Blaine sighed, enveloping Kurt's hand in both of his. "Kurt, "he looked into his fiancé's eyes, "your desire to please people, to make them happy, comes from a place of true caring. I've said it before—you are one of the most compassionate people I've ever met, and it's part of why I love you so much. You care because it comes naturally to you, and because you've had some wonderful examples of that in your life. I hate more than anything that somebody took advantage of that, that somebody took that from you.

"I'm different. I like to please people, yes, but it's because I need acceptance and I need to be good enough. It's because I was never good enough for my parents or my brother, and so I've always tried my hardest to find that in other places. But being good enough for you—taking care of you—that's the most important and precious thing I've had in my life. It means the world to me every time you say you're proud."

Blaine's voice cracked on the last sentence, and he saw that Kurt was blinking back tears. "That's why I want us to do this—because it's something you need, and it's something I need, and there's nothing wrong with that. It's another way that we can be good together, and it makes me so happy that we fit this way. I don't want you to ever, ever be ashamed."

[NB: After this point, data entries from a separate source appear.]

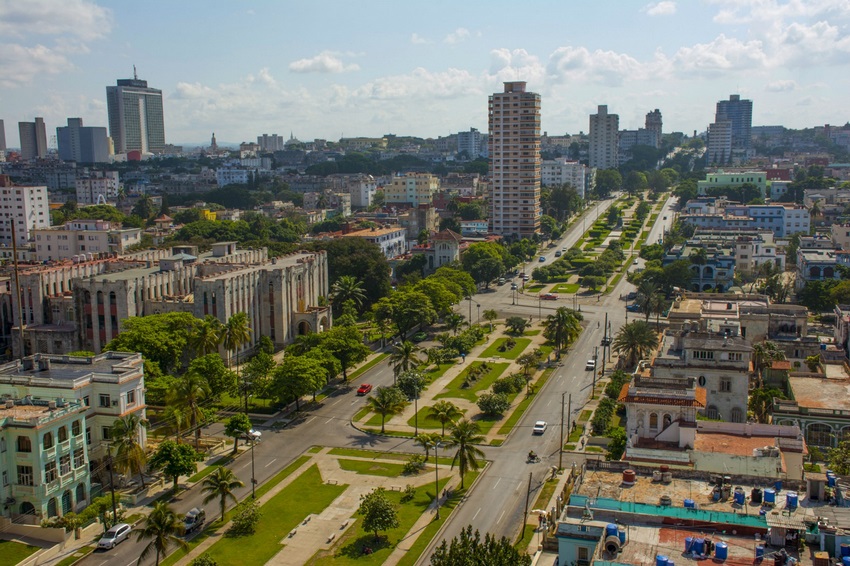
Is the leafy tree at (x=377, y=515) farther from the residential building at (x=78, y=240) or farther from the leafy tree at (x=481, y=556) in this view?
the residential building at (x=78, y=240)

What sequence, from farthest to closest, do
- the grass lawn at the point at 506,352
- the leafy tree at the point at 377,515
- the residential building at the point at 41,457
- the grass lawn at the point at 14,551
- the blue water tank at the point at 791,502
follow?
1. the grass lawn at the point at 506,352
2. the residential building at the point at 41,457
3. the leafy tree at the point at 377,515
4. the grass lawn at the point at 14,551
5. the blue water tank at the point at 791,502

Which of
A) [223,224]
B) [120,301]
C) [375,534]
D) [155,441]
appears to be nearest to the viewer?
[375,534]

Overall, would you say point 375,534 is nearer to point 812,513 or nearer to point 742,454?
point 742,454

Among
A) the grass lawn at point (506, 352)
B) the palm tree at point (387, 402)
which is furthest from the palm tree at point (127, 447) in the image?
the grass lawn at point (506, 352)

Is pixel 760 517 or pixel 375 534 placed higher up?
pixel 760 517

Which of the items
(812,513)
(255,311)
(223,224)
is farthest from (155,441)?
→ (223,224)

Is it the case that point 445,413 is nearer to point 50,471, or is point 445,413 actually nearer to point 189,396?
point 189,396

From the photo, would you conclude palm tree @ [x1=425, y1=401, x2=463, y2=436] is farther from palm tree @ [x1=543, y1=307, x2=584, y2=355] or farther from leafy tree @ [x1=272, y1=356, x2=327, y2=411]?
→ palm tree @ [x1=543, y1=307, x2=584, y2=355]
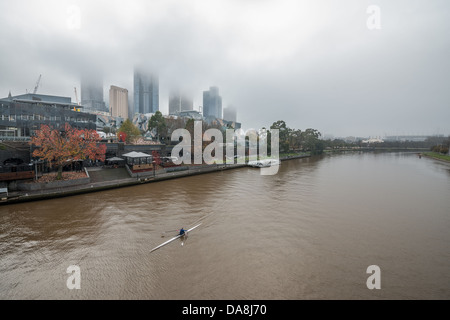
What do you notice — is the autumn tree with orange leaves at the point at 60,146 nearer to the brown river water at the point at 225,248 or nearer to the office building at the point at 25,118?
the brown river water at the point at 225,248

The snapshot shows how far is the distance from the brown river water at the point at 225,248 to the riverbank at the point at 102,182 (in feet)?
2.62

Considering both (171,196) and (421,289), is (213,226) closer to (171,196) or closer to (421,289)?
(171,196)

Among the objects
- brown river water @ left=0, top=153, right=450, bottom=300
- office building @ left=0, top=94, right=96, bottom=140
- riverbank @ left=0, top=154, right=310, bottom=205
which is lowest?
brown river water @ left=0, top=153, right=450, bottom=300

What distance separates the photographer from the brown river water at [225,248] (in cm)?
696

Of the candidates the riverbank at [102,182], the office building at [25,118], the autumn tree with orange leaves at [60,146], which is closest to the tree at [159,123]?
the office building at [25,118]

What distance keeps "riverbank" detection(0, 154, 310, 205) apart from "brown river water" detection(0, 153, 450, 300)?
80 centimetres

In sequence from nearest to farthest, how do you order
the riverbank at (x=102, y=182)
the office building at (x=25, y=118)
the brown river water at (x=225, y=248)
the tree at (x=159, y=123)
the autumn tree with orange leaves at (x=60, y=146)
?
1. the brown river water at (x=225, y=248)
2. the riverbank at (x=102, y=182)
3. the autumn tree with orange leaves at (x=60, y=146)
4. the office building at (x=25, y=118)
5. the tree at (x=159, y=123)

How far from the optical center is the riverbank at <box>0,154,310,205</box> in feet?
51.0

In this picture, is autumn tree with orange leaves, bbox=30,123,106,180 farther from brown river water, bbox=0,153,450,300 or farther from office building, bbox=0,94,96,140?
office building, bbox=0,94,96,140

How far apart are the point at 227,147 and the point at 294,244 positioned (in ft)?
123

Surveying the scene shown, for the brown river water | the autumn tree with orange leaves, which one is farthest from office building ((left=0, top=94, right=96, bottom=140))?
the brown river water

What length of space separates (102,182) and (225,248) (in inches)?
669
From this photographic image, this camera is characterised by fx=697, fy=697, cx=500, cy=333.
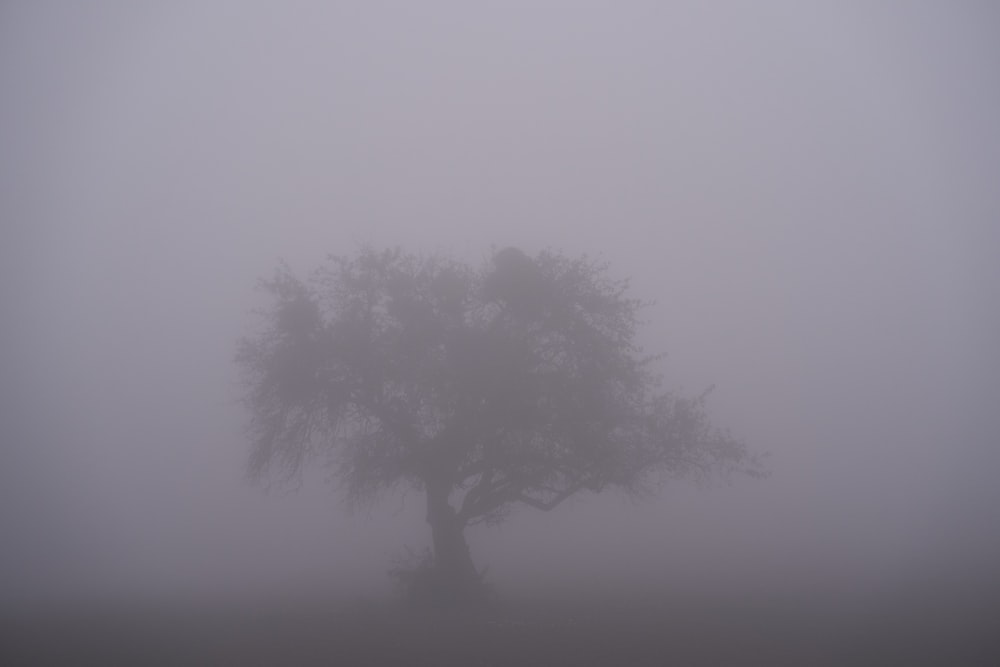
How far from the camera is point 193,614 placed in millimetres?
20359

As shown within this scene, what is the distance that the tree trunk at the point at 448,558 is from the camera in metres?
20.2

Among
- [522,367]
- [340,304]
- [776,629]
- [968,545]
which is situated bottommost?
[776,629]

Kurt lifted their joined hands, brushing a kiss across Blaine's knuckles before nuzzling his cheek against Blaine's skin. "I want to, I just... it's hard for me to trust, being that. I feel so... so vulnerable... and I don't want anyone to see, to know..."

"I'm not anyone," Blaine said sincerely. "I'm just Blaine."

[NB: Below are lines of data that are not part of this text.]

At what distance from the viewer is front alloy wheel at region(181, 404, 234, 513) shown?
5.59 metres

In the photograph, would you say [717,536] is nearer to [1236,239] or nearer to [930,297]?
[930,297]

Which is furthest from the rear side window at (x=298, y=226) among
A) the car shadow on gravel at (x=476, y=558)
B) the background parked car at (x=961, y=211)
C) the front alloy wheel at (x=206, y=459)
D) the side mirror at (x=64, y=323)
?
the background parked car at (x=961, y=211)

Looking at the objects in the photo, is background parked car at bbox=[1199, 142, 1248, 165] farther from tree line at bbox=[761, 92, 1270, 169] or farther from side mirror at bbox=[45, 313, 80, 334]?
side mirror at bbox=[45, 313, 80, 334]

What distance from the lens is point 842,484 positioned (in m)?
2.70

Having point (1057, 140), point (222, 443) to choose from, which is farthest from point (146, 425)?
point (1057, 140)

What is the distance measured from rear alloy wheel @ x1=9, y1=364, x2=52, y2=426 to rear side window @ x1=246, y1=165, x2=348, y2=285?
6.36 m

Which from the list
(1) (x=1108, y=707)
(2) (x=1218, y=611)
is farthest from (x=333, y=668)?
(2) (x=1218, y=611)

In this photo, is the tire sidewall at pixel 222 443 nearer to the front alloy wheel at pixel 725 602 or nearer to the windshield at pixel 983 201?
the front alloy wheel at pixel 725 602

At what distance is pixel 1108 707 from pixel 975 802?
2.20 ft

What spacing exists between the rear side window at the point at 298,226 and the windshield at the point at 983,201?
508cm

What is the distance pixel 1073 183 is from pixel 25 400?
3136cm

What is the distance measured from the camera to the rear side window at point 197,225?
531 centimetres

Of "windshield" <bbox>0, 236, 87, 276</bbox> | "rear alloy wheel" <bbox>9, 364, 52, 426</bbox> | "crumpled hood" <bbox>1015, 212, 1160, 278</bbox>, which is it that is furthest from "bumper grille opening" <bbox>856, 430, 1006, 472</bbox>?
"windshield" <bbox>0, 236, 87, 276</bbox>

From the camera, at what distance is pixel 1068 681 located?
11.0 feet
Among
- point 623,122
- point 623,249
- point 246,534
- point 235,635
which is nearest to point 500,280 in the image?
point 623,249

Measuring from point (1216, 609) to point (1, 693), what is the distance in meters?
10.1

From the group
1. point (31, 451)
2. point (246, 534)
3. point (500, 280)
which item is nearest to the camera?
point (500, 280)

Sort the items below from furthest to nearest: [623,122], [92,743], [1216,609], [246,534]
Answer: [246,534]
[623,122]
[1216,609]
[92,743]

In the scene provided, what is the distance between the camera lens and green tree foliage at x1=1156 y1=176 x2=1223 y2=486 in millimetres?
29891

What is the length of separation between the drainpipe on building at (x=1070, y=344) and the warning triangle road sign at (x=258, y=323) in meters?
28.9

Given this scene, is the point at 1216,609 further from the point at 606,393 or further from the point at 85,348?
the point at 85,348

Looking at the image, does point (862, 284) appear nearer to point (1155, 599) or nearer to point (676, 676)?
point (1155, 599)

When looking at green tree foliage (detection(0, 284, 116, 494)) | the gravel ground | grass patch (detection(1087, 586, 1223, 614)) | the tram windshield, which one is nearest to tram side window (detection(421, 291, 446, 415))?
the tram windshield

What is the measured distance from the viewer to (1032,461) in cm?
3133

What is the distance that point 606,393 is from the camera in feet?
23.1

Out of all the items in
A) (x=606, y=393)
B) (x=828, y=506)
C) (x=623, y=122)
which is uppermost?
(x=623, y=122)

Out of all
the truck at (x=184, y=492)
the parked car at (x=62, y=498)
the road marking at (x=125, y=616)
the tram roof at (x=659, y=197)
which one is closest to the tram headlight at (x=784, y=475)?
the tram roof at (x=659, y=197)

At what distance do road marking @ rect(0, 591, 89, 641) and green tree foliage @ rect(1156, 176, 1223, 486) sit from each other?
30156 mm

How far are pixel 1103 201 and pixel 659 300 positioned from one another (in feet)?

Kurt smiled, watery but beautiful, and Blaine knew that he'd managed to find the perfect thing to say.

"Okay," Kurt whispered after a moment.

"Okay?" Blaine was unable to mask the excitement in his voice, unable to believe it was this easy after the chaos of the morning.

"Yes," Kurt repeated. "We can talk about it. We can... try."

Blaine beamed at him. "I love trying things with you."

Kurt leaned forward, kissed him softly then pressed their foreheads together. "I just love you."